Change Your Eating Habits
The way you eat greatly impacts not only your weight and general health and well being, it also effects how you sleep. Eating healthy whole foods instead of processed foods can really change the way you sleep.
- Processed Foods – tend to be high in salt, trans fats, and sugar. While also being low in nutritional value.
- Foods High in Sugar – especially white sugar or corn syrup
- Caffeine – try to limit your intake and stop drinking it at least 6 hours before you plan to go to sleep.
- Alcohol – High in calories and terrible for getting a healthy nights rest. Also tends to instigate poor food choices.
- Whole Fruits & Vegetables – high in vitamins and minerals necessary to keep your body functioning properly.
- Healthy Fats – Fresh fish (High in omega-3s, great for sleep) Nuts, Avocados, Coconut oil, and olive oil.
- Complex Carbs – Whole grains, beans, and veggies all have complex carbs instead of simple carbs. This means your blood sugar won’t spike and then plummet like they would with simple carbs. Giving you a longer lasting energy.
- Protein – Lean meats like Chicken, Turkey, Fish. There are also plenty of vegetarian options like Quinoa, Beans, Lentils, Tofu, Eggs, Peanut Butter (watch out for added sugar), and so on.
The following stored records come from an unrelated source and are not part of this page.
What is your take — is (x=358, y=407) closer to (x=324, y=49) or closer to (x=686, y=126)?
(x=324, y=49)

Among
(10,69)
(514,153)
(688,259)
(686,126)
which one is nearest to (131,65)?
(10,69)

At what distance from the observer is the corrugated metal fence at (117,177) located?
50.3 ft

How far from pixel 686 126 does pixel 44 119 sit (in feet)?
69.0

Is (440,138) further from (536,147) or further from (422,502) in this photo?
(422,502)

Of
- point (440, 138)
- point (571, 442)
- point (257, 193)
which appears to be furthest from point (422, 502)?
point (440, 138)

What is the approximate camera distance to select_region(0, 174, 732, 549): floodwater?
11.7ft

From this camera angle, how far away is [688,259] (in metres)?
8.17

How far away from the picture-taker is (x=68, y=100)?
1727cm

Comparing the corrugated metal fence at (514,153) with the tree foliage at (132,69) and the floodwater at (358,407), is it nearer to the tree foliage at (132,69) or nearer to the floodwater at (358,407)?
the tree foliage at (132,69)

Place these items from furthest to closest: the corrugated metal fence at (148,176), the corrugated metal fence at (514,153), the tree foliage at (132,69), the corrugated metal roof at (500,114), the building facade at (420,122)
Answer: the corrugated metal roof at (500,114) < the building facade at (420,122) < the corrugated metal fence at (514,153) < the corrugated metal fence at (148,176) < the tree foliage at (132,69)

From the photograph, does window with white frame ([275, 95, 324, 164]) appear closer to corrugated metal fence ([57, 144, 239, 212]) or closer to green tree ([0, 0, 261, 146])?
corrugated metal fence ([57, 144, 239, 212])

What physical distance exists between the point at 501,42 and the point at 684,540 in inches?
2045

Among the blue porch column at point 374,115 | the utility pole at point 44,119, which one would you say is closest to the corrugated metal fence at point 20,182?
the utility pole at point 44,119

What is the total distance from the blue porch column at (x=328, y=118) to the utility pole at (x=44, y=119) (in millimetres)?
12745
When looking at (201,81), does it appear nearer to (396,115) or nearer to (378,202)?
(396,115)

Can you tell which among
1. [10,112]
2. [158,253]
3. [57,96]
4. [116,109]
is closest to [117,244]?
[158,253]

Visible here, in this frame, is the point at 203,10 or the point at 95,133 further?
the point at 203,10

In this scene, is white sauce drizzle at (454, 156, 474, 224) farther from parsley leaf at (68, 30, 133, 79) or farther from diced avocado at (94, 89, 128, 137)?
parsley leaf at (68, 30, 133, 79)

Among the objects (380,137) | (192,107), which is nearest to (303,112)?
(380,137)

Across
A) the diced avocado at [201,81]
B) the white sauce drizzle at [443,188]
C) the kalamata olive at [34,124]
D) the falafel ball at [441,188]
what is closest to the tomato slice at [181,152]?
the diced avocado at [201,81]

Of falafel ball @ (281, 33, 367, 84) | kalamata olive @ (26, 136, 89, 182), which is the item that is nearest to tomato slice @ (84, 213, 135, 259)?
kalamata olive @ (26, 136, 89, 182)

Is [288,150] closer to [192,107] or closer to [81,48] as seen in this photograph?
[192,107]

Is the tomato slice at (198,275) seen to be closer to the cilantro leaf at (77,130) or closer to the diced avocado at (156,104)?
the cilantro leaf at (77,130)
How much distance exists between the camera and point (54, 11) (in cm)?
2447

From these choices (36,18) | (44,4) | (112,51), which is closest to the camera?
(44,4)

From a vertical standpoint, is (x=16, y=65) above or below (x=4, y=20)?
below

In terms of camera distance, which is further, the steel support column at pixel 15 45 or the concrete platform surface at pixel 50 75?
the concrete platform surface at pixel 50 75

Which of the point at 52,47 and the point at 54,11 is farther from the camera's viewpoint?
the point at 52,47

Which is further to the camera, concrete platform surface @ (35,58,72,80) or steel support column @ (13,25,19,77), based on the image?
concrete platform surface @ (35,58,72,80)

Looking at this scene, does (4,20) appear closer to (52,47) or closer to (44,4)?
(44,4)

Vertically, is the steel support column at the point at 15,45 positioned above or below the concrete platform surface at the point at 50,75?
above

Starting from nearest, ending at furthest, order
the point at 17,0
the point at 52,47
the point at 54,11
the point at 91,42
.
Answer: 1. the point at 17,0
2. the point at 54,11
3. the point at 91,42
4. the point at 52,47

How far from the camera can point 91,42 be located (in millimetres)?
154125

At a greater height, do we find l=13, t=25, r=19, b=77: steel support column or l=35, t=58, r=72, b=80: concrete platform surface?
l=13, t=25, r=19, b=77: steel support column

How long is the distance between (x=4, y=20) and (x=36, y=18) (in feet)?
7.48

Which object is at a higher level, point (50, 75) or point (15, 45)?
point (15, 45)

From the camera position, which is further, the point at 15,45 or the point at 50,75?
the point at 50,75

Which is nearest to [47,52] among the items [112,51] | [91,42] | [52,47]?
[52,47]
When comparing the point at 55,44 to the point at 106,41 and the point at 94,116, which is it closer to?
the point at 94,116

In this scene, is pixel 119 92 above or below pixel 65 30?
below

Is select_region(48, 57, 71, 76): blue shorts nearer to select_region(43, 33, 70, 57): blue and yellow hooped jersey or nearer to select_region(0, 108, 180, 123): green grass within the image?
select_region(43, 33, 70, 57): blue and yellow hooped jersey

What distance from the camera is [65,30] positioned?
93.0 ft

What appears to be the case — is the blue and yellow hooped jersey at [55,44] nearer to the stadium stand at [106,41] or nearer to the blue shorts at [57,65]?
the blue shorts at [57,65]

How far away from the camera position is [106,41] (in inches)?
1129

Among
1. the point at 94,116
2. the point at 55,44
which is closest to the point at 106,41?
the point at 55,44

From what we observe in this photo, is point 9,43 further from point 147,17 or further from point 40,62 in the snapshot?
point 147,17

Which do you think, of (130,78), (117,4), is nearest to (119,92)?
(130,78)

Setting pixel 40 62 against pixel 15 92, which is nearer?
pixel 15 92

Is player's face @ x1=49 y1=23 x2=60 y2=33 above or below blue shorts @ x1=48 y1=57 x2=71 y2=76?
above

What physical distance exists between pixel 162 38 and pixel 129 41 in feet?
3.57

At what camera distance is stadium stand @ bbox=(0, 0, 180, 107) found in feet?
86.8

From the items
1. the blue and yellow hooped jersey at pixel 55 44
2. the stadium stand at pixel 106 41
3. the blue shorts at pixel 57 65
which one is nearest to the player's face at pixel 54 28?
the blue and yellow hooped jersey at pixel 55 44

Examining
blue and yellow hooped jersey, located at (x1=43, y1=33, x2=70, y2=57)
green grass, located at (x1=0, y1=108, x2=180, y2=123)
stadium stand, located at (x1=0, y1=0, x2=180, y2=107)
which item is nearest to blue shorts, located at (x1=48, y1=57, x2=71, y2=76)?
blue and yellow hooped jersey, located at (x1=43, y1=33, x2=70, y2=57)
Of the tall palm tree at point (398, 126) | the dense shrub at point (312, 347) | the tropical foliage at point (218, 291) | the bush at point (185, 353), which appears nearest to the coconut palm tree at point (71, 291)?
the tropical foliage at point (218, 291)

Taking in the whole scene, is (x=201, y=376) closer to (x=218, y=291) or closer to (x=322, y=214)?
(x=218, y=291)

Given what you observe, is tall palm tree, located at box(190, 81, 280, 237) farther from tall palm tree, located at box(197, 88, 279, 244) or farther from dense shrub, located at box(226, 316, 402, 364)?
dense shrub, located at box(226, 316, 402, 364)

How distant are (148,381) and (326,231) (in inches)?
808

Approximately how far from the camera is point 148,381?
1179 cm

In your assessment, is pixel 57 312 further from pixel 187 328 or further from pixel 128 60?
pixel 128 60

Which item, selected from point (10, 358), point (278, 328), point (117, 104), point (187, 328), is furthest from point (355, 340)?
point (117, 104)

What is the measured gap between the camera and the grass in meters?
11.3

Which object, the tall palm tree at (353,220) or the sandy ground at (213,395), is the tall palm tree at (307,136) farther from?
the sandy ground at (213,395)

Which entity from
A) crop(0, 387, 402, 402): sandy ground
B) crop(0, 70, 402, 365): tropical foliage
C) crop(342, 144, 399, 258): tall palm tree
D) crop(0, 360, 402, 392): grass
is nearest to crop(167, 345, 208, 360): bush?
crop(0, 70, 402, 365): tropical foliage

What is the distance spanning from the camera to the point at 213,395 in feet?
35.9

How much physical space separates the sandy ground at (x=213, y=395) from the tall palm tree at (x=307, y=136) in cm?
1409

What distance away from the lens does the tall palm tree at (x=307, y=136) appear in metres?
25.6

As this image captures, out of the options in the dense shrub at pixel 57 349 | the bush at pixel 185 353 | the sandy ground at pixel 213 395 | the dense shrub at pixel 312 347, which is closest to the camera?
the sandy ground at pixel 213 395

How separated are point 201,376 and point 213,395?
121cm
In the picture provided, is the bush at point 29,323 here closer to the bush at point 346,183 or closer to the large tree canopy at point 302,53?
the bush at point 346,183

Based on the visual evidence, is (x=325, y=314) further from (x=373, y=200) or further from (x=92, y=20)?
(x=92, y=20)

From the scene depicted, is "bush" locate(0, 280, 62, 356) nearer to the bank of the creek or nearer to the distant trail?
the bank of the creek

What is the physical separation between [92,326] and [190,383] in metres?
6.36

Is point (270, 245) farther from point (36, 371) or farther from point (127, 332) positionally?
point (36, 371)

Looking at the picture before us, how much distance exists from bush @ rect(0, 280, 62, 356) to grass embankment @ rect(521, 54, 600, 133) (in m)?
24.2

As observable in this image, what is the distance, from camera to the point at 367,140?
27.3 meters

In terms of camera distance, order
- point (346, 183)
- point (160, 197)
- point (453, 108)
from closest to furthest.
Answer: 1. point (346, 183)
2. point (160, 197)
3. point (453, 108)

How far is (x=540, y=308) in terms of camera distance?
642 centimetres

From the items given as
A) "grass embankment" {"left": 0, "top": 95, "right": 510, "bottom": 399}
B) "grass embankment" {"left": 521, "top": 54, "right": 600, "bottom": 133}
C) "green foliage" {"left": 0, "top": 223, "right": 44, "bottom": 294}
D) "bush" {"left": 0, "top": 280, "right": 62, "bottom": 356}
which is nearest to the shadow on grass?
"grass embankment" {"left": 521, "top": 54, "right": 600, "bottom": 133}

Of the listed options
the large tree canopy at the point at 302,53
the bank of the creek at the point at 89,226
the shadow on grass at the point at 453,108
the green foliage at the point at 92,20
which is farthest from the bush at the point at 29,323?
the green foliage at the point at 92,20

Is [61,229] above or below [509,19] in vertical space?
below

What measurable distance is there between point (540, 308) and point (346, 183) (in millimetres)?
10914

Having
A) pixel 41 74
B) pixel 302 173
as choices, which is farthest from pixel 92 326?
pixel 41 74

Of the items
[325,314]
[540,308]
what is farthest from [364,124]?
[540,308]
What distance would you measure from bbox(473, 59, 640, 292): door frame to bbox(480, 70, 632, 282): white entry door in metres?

Obesity & Sleep: The Complications Obesity Has On Sleep
Without sleep, you are likely yo gain weight. As you gain weight, you are likely going to struggle to get a good nights rest. Fortunately as you start to fix one issue, you will likely begin to see results with the other. We know it sounds cliche, but with a combination healthy diet and exercise you really can loose weight and begin to get a good nights sleep again. Along with a number of other positive health benefits along the way. We hope we’ve inspired you to make the life changes necessary to get on the path to good health and a great nights rest.